▸ Exercise details: Copy each of the entries below faithfully, setting aside any pictures.

--

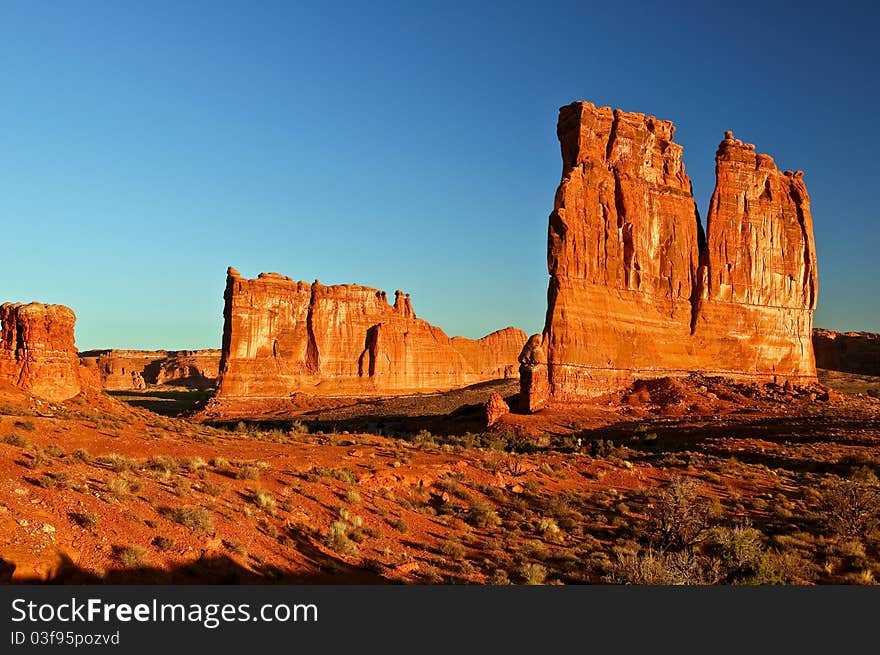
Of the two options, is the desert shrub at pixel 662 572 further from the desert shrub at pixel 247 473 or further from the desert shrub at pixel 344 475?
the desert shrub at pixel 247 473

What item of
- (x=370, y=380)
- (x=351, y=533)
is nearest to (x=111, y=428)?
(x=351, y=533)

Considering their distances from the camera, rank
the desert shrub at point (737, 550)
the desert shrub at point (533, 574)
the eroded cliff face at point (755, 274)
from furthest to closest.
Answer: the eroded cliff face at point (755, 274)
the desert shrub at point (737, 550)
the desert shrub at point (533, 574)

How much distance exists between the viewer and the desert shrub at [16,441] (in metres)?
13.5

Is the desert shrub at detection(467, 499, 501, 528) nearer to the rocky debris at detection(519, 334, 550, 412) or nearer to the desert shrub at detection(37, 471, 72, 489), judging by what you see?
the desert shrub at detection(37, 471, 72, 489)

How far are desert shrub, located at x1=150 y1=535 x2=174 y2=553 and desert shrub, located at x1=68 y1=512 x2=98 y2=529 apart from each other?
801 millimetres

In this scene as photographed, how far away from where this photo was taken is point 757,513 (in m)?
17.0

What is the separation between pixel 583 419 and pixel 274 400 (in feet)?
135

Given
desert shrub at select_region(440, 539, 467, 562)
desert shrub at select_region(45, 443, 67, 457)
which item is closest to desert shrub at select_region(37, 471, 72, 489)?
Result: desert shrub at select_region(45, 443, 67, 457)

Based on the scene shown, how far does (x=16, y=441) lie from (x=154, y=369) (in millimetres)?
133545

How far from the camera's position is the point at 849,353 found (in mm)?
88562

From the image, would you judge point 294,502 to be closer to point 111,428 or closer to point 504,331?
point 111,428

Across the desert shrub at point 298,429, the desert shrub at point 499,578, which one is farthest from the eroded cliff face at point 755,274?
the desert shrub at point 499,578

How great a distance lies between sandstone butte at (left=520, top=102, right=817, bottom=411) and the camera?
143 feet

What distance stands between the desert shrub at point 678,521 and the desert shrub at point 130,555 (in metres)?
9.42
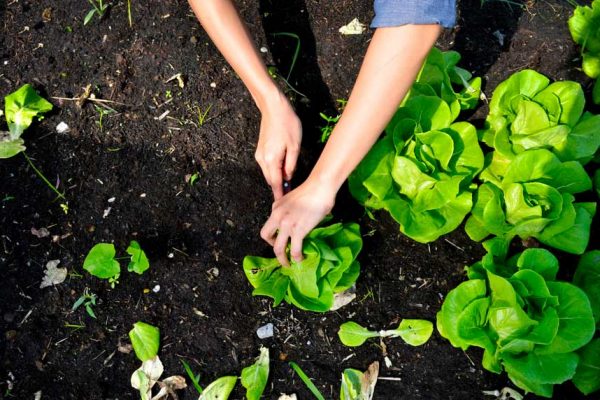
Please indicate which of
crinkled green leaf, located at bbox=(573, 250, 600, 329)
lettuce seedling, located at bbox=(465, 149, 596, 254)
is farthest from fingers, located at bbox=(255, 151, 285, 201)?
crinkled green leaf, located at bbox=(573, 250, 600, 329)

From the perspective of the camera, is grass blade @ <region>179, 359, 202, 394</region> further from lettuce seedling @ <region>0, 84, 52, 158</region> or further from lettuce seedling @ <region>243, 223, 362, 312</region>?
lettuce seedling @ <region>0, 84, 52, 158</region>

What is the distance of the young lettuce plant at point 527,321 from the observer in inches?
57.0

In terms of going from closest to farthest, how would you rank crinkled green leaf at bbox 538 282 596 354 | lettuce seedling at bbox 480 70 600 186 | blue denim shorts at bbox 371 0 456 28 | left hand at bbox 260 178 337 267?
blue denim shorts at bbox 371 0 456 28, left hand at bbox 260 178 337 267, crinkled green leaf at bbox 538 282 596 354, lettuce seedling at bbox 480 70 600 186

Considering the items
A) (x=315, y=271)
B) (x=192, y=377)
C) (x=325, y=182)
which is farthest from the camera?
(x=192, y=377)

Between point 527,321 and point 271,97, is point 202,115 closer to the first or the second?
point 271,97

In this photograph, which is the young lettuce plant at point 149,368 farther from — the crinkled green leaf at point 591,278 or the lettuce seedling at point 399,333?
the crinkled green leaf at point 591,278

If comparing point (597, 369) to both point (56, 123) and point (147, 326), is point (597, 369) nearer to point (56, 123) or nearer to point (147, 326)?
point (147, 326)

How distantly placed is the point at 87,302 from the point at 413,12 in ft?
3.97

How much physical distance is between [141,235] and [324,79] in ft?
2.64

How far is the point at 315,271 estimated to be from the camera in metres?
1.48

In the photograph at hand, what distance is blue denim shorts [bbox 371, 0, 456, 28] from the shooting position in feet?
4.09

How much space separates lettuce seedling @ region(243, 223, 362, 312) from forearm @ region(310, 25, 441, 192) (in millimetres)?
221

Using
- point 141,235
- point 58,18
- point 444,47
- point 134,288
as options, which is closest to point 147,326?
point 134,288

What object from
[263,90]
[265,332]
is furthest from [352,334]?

--

▸ Correct answer:
Of the two options, is the desert shrub at pixel 662 572 further from the desert shrub at pixel 247 473 or further from the desert shrub at pixel 344 475?
the desert shrub at pixel 247 473

What item of
- (x=370, y=380)
- (x=351, y=533)
is nearest to (x=111, y=428)?
(x=351, y=533)

Considering their distances from the camera, rank
the desert shrub at point (737, 550)
the desert shrub at point (533, 574)
the eroded cliff face at point (755, 274)
from furthest to closest.
Answer: the eroded cliff face at point (755, 274)
the desert shrub at point (737, 550)
the desert shrub at point (533, 574)

How much distance exists between the viewer and the desert shrub at [16,441] (in metres)?
13.5

Is the desert shrub at detection(467, 499, 501, 528) nearer to the rocky debris at detection(519, 334, 550, 412) or nearer to the desert shrub at detection(37, 471, 72, 489), judging by what you see?
the desert shrub at detection(37, 471, 72, 489)

How far are desert shrub, located at x1=150 y1=535 x2=174 y2=553 and desert shrub, located at x1=68 y1=512 x2=98 y2=529 apart from each other?
801 millimetres

In this scene as photographed, how far away from where this photo was taken is point 757,513 (in m)?
17.0

What is the separation between pixel 583 419 and pixel 274 400 (in feet)?
135

Given
desert shrub at select_region(440, 539, 467, 562)
desert shrub at select_region(45, 443, 67, 457)
which item is closest to desert shrub at select_region(37, 471, 72, 489)?
Result: desert shrub at select_region(45, 443, 67, 457)

Based on the scene shown, how far does (x=16, y=441) lie from (x=154, y=369) (in millimetres)?
133545

How far from the camera's position is the point at 849,353 found (in mm)?
88562

From the image, would you judge point 294,502 to be closer to point 111,428 or closer to point 504,331?
point 111,428

Across the desert shrub at point 298,429, the desert shrub at point 499,578, which one is farthest from the eroded cliff face at point 755,274?
the desert shrub at point 499,578

How great a distance lies between sandstone butte at (left=520, top=102, right=817, bottom=411) and the camera?
143 feet

What distance stands between the desert shrub at point 678,521 and the desert shrub at point 130,555 (in metres)?
9.42
Please indicate which of
crinkled green leaf, located at bbox=(573, 250, 600, 329)
lettuce seedling, located at bbox=(465, 149, 596, 254)
is farthest from fingers, located at bbox=(255, 151, 285, 201)?
crinkled green leaf, located at bbox=(573, 250, 600, 329)

From the perspective of the camera, is grass blade @ <region>179, 359, 202, 394</region> further from lettuce seedling @ <region>0, 84, 52, 158</region> or further from lettuce seedling @ <region>243, 223, 362, 312</region>?
lettuce seedling @ <region>0, 84, 52, 158</region>

What is the distance of the young lettuce plant at point 527,321 from the observer in inches?
57.0

In terms of going from closest to farthest, how would you rank crinkled green leaf at bbox 538 282 596 354 | lettuce seedling at bbox 480 70 600 186 | blue denim shorts at bbox 371 0 456 28 | left hand at bbox 260 178 337 267?
blue denim shorts at bbox 371 0 456 28, left hand at bbox 260 178 337 267, crinkled green leaf at bbox 538 282 596 354, lettuce seedling at bbox 480 70 600 186

Considering the items
A) (x=315, y=271)
B) (x=192, y=377)
C) (x=325, y=182)
which is farthest from the camera?
(x=192, y=377)

Between point 527,321 and point 271,97, is point 202,115 closer to the first or the second?
point 271,97

In this photograph, which is the young lettuce plant at point 149,368 farther from — the crinkled green leaf at point 591,278 or the lettuce seedling at point 399,333?
the crinkled green leaf at point 591,278

If comparing point (597, 369) to both point (56, 123) and point (147, 326), is point (597, 369) nearer to point (56, 123) or nearer to point (147, 326)?
point (147, 326)

How distantly placed is the point at 87,302 from the point at 413,12 in ft?
3.97

How much physical distance is between [141,235] and [324,79] in ft?
2.64

How far is the point at 315,271 estimated to be from the camera in metres?
1.48

In the photograph at hand, what distance is blue denim shorts [bbox 371, 0, 456, 28] from the shooting position in feet?
4.09

How much space separates lettuce seedling @ region(243, 223, 362, 312) from forearm @ region(310, 25, 441, 192) (in millimetres)?
221

Using
- point 141,235
- point 58,18
- point 444,47
- point 134,288
as options, which is closest to point 147,326?
point 134,288

What object from
[263,90]
[265,332]
is furthest from [352,334]?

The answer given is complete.